About Mitral Valve Regurgitation

Mitral valve regurgitation is a common heart disorder that occurs when the mitral valve of the heart doesn’t close properly. When a person has mitral valve regurgitation, blood flows backward into the atrium—instead of forward into the ventricle—as the heart contracts. This abnormal blood flow signals the heart to pump harder to get more blood out and into the body, which causes stress on the body.

What are the signs and symptoms of mitral valve regurgitation?

How would you know if your heart isn’t pumping blood effectively? For some people, mitral valve regurgitation occurs suddenly after a heart attack or structural problem related to the mitral valve. For many others, though, symptoms develop gradually.

People with mitral valve regurgitation may experience:

  • Shortness of breath, particularly during activity or when lying down
  • Fatigue, particularly during activity
  • Heart murmurs
  • Heart palpitations
  • Lightheadedness
  • Swollen feet or legs
What can happen if mitral valve regurgitation isn’t treated?

Only you and your cardiologist can determine the best next steps for your condition; however, mitral valve regurgitation can lead to more serious complications, like an enlarged heart or heart failure. Moreover, patients suffering from mitral valve regurgitation often report a significant improvement in their quality of life after treatment for the disorder.

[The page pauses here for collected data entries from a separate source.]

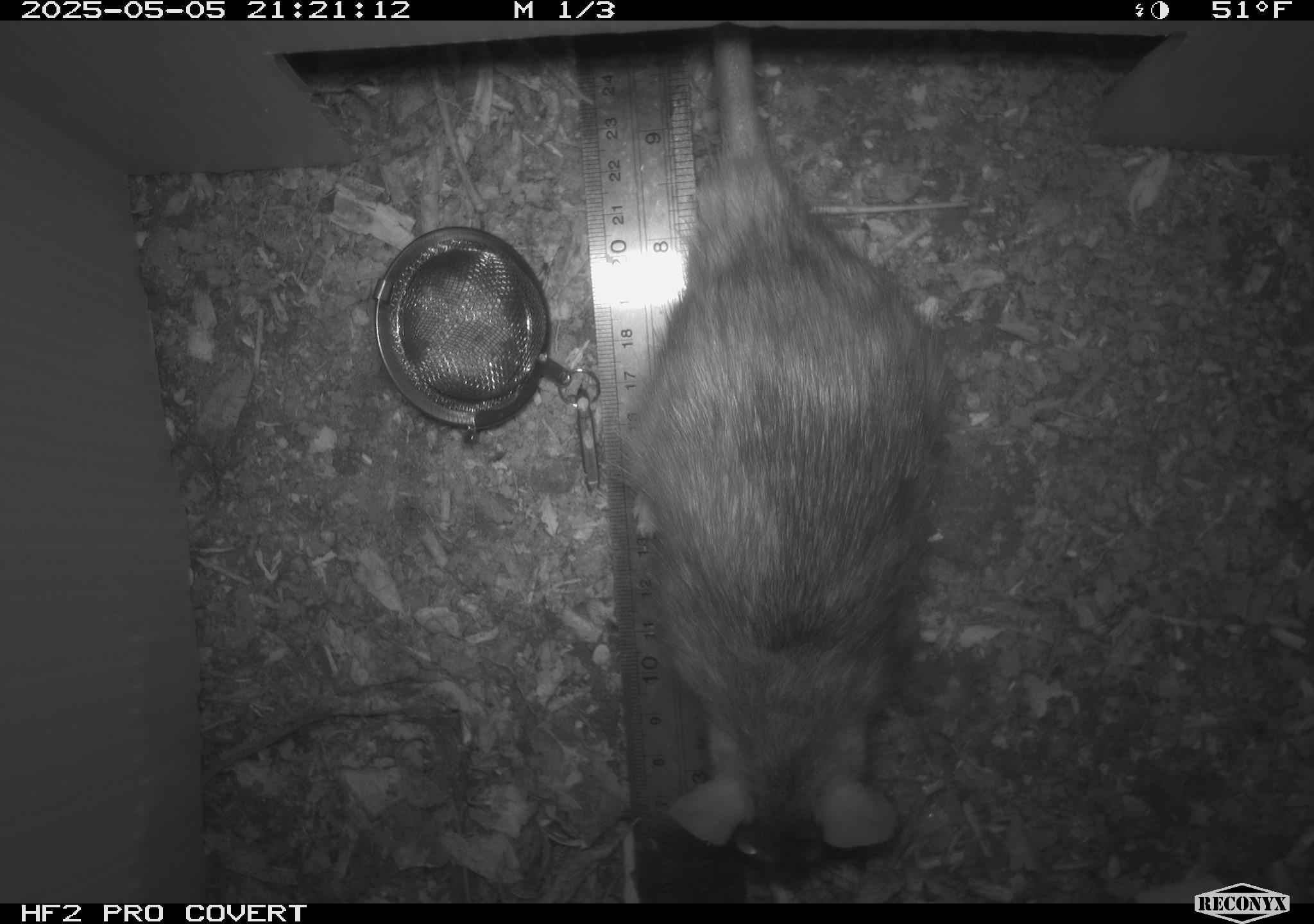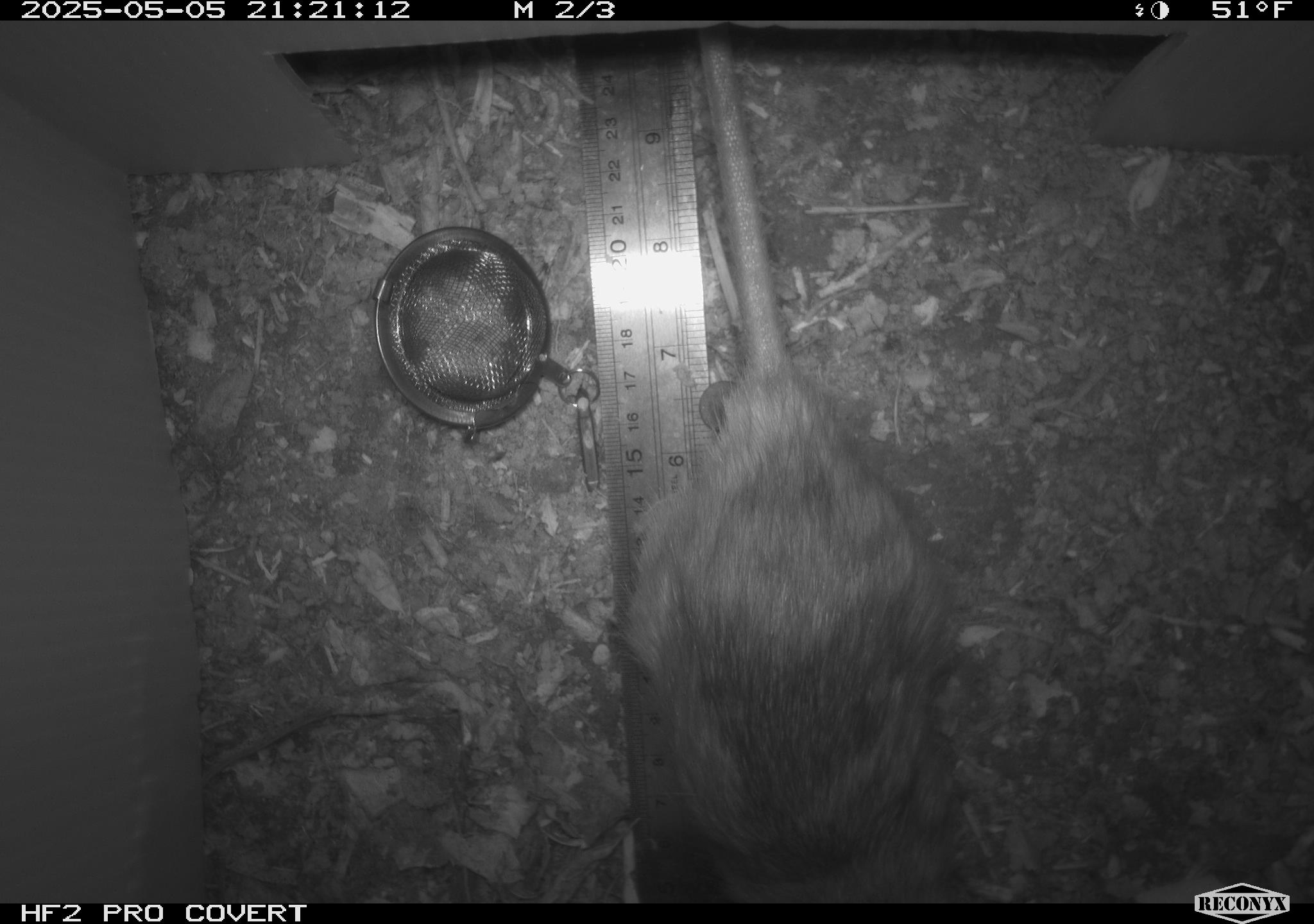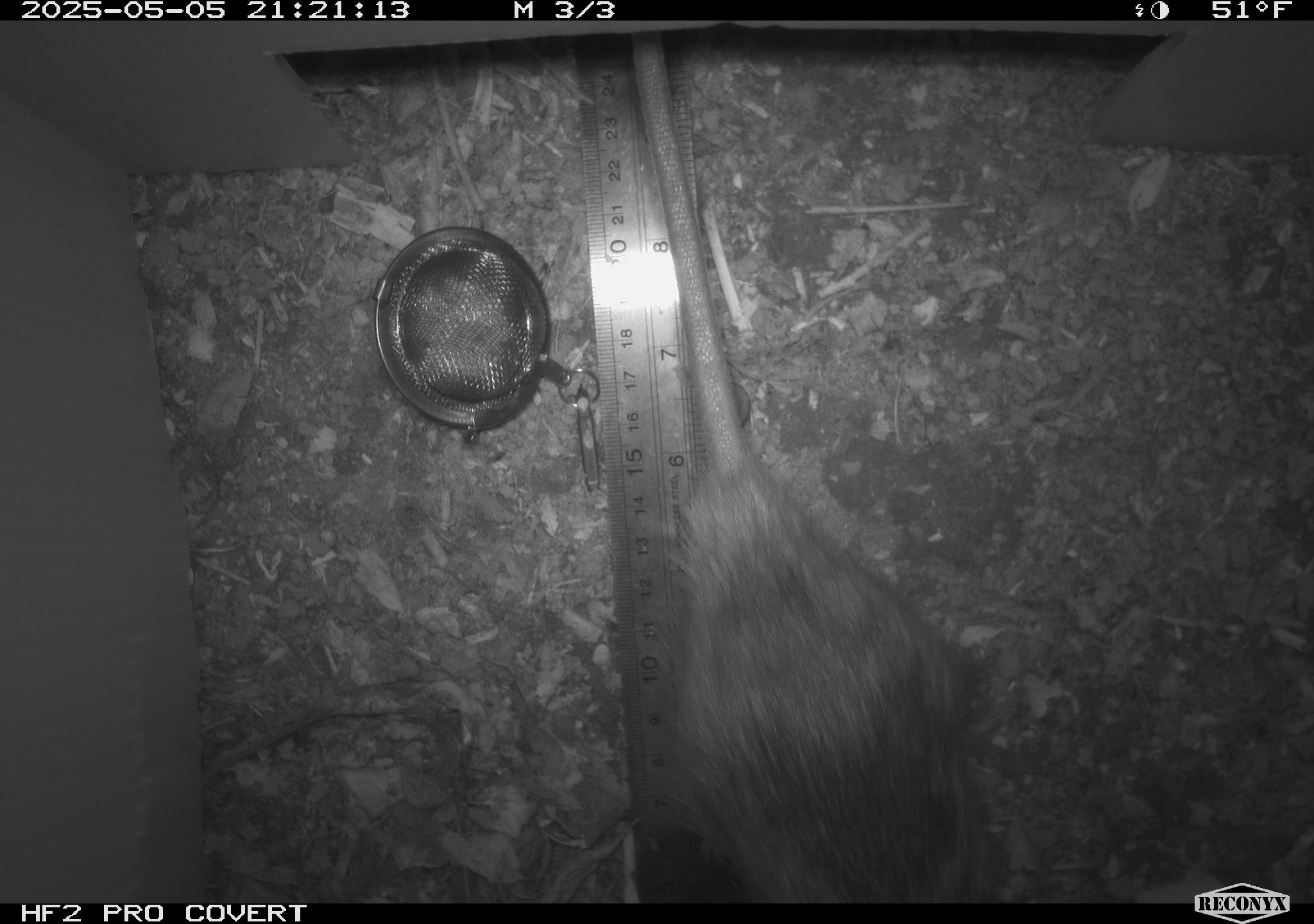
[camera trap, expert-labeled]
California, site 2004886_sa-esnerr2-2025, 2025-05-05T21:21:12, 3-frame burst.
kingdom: Animalia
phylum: Chordata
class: Mammalia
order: Rodentia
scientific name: Rodentia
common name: rodent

MitraClip for Mitral Valve Regurgitation

A specialized treatment option for mitral valve regurgitation, MitraClip provides patients with a less invasive alternative than open heart surgery, limiting recovery times and providing an incredible option for so many patients who were not candidates for open surgery. These patients experience an improved quality of life and fewer hospitalizations for heart failure symptoms.

How does MitraClip work?

During the procedure, a skilled interventional cardiologist threads a small tube (called a catheter) to your heart through a vein in your groin.  Using the catheter, the cardiologist places a small clip or multiple clips on the mitral valve to lessen or eliminate leakage.

What does recovery look like after MitraClip?

Usually the procedure only takes one to three hours, and most patients will go home in one to three days. Most patients will feel a noticeable improvement in their day-to-day activities and quality of life after this surgery. However, we recommend that all of our patients who undergo MitraClip surgery enroll in our certified Cardiac Rehab program. This program is specially designed for patients with heart disease to help support better outcomes from their surgery and promote a longer, more fulfilling life.

How do I know if I should get Mitraclip or if I should have heart surgery?

Georgia Heart Institute offers leading expertise in mitral valve disease through our Structural Heart Center’s Mitraclip program and our nationally-renowned expertise in robotic mitral valve surgery. Ultimately, the option that is best for you will be determined between you, your family and your cardiologist, but our patients can rest assured knowing that they have access to some of the best options in the region to treat this disease.

It’s best to get started with our Structural Heart Center, and our doctors will refer you to one of our NGPG cardiothoracic surgeons if its determined that robotic mitral valve repair will lead to the best outcomes for you.

Why choose Georgia Heart Institute?

At Georgia Heart Institute, we have a specialized care team, including doctors specializing in structural heart disorders, a dedicated patient navigator and a program coordinator, all with specific expertise to help patients with complex heart conditions, like mitral valve regurgitation, find treatment options that can extend their life and improve their health.